TASK DIRECTIONS |
Copy the line containing "Which of the two, point", then all lines after it up to and including the final line of the material, exactly and without additions.

Spatial relationship records:
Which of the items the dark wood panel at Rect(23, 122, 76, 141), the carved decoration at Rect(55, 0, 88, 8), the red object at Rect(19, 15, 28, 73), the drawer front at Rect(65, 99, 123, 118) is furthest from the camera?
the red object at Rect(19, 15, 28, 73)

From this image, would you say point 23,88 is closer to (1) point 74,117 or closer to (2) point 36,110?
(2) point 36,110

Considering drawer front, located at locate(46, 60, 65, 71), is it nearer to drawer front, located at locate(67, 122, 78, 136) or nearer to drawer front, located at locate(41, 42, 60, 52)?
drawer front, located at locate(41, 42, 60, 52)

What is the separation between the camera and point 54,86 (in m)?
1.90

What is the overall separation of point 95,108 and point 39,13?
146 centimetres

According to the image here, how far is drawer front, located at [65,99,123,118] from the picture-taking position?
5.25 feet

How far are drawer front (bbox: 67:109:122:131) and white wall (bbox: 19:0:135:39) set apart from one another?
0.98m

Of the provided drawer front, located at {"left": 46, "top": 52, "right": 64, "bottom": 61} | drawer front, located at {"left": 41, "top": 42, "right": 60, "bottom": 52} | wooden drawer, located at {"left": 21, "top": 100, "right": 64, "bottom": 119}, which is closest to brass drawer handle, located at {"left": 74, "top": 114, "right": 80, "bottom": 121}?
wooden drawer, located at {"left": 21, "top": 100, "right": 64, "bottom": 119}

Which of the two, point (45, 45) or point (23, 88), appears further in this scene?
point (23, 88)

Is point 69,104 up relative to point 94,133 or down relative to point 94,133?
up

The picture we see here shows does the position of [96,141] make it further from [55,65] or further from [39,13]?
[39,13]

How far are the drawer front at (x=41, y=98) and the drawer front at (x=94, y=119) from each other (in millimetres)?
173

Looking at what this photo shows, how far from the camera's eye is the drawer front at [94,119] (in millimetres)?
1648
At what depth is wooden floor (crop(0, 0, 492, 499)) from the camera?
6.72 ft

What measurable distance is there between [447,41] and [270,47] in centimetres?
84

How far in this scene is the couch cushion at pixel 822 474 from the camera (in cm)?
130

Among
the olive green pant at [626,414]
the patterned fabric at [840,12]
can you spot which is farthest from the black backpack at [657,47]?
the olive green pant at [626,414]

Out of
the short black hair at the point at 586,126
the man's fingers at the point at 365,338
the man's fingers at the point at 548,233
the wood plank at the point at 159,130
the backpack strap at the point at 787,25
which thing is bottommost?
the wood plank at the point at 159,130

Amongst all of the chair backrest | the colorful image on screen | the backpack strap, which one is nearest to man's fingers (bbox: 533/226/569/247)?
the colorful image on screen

RESPONSE |
Which of the two, point (45, 45) or point (23, 88), appears further in this scene?
point (23, 88)

Is point 69,104 up relative to point 94,133 or down relative to point 94,133?
up

The picture we see here shows does the position of [96,141] make it further from [55,65] or further from [39,13]?
[39,13]

How far are the drawer front at (x=41, y=98) and the drawer front at (x=94, y=119) from each other (in millimetres)?
173

Looking at what this photo shows, how far from the camera's eye is the drawer front at [94,119] (in millimetres)?
1648
At what depth is wooden floor (crop(0, 0, 492, 499)) from the camera?
6.72 ft

What measurable distance is there between [447,41] and [270,47] in centimetres?
84

How far in this scene is the couch cushion at pixel 822 474 from the camera (in cm)?
130

Among
the olive green pant at [626,414]
the patterned fabric at [840,12]
can you spot which is farthest from the black backpack at [657,47]?
the olive green pant at [626,414]

Out of
the short black hair at the point at 586,126
the man's fingers at the point at 365,338
the man's fingers at the point at 548,233
the wood plank at the point at 159,130
the backpack strap at the point at 787,25
which thing is bottommost?
the wood plank at the point at 159,130

Amongst all of the chair backrest | the colorful image on screen | the backpack strap, which one is nearest to man's fingers (bbox: 533/226/569/247)?
the colorful image on screen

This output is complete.